After a fairly troublesome birth Buell’s 1125R is back. But have they got it right this time?

Click to read: Buell 1125R owners reviews, Buell 1125R specs and to see the Buell 1125R image gallery.

The 1125R was meant to be Buell’s break through, its first water-cooled engine and the bike that would move the American manufacturer from being an interesting quirky anonym to a serious contender. But, as is so often the way with Buell, things didn’t quite go to plan.

At the bike’s launch in Laguna Seca some serious flaws were exposed, so serious in fact that Buell had to delay the launch of the 1125R, redesign a few bits and organise another unveiling of this updated bike a few months later. Having not been on the original launch I was looking forward to riding the 1125R. I like Buell’s quirkiness, but having spent a day on road and track I don’t understand what the company is trying to do with this bike and think they have missed the mark.

Buell claim the 1125R is aimed at street riders rather than track day hooligans, which is fair enough, but it still has some serious issues that make it a fairly poor street bike. For a start the engine vibrates like hell. At tickover it shakes enough to be annoying while get above about 6,000rpm on the go and it’s actually quite painful. These vibes make the mirrors all but decorations and ruin the ride, and all this despite Buell fitting three balancer shafts to the motor!

Collected material:
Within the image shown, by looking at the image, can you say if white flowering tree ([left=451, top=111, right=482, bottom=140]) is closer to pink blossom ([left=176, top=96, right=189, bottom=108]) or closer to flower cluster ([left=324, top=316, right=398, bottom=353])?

Task:
According to the 1125R review, why did Buell have to delay the launch of the 1125R? Answer in one to three sentences. The listing comes from a separate source, unrelated to the 1125R review.

Finished exercise:
Serious flaws were exposed at the bike's launch in Laguna Seca. Because of them, Buell had to redesign a few bits and organize another unveiling of the updated bike a few months later.